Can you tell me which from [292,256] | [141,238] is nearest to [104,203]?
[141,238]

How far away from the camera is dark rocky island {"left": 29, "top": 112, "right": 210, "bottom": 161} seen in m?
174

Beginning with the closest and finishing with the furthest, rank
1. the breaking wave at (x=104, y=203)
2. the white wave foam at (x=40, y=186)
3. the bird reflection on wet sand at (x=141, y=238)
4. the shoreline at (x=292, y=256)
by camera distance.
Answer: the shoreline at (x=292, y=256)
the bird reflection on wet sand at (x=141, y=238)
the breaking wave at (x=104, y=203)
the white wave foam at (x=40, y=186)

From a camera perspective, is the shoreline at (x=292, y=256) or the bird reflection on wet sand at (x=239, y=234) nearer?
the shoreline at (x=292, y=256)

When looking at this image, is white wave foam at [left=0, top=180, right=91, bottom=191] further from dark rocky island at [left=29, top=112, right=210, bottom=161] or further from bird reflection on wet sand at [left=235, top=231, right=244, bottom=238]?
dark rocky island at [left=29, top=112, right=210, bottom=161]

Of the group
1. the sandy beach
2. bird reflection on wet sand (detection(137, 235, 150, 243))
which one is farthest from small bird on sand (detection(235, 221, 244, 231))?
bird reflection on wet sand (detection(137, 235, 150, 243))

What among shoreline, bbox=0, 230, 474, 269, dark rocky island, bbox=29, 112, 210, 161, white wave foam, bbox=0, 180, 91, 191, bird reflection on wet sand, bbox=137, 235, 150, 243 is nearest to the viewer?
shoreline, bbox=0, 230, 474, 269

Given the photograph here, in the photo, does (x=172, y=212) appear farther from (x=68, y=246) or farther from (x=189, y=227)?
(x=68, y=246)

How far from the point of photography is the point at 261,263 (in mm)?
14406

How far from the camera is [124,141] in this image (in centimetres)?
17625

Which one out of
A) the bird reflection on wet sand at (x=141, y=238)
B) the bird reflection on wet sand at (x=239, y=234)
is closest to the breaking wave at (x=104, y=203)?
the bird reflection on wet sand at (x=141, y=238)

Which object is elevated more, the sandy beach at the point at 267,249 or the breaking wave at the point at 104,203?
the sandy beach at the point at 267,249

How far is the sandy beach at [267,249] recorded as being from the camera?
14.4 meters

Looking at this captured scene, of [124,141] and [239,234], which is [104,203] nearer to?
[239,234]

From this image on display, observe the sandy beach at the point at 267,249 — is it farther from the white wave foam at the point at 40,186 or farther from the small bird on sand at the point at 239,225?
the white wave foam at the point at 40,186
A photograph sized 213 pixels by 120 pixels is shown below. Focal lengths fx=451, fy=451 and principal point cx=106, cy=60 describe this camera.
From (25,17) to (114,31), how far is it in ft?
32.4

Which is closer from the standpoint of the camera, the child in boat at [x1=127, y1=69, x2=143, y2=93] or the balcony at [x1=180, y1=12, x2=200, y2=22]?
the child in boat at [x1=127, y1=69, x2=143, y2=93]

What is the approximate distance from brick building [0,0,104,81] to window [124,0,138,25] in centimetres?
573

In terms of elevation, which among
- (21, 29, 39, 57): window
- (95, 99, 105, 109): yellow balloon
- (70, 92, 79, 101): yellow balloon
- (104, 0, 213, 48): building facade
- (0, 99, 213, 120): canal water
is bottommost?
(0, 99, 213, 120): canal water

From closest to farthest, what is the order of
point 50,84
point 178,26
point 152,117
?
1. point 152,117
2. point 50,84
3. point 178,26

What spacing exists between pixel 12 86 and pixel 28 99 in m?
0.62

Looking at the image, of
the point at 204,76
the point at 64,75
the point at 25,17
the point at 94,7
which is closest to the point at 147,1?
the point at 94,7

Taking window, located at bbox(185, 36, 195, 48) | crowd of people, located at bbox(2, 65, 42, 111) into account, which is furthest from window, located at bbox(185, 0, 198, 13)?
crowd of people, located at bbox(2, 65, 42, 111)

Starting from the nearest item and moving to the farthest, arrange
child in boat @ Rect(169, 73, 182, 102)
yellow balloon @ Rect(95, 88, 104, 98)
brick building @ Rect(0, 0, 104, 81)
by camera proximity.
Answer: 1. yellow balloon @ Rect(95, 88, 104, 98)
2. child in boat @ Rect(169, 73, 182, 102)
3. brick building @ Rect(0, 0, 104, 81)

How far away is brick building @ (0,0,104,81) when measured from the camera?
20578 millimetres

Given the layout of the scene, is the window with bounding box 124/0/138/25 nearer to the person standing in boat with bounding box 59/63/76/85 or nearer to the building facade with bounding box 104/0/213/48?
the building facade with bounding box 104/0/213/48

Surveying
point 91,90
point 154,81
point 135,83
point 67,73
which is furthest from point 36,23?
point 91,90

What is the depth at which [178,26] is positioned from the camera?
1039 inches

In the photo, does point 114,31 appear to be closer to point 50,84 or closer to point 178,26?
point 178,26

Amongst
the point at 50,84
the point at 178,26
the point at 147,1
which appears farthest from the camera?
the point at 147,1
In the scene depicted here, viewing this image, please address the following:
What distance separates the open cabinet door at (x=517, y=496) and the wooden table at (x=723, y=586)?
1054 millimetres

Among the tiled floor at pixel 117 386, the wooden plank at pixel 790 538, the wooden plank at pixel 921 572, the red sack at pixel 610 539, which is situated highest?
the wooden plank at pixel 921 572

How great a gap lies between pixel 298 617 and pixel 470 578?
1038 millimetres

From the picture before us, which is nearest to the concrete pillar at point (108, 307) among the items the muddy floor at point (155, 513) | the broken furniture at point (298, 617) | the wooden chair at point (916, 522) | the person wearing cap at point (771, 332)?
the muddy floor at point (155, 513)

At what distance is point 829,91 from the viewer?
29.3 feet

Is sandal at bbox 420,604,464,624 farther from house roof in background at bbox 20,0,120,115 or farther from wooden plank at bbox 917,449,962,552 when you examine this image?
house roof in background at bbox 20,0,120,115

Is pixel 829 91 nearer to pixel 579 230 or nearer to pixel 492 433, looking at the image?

## TASK:
Can you copy out in full the entries that begin at the line containing "How far away is" and stop after the line containing "20578 millimetres", offsetting every distance in their answers by 138?

## EXERCISE RESPONSE:
How far away is brick building @ (0,0,104,81) when measured from the camera?
20716 millimetres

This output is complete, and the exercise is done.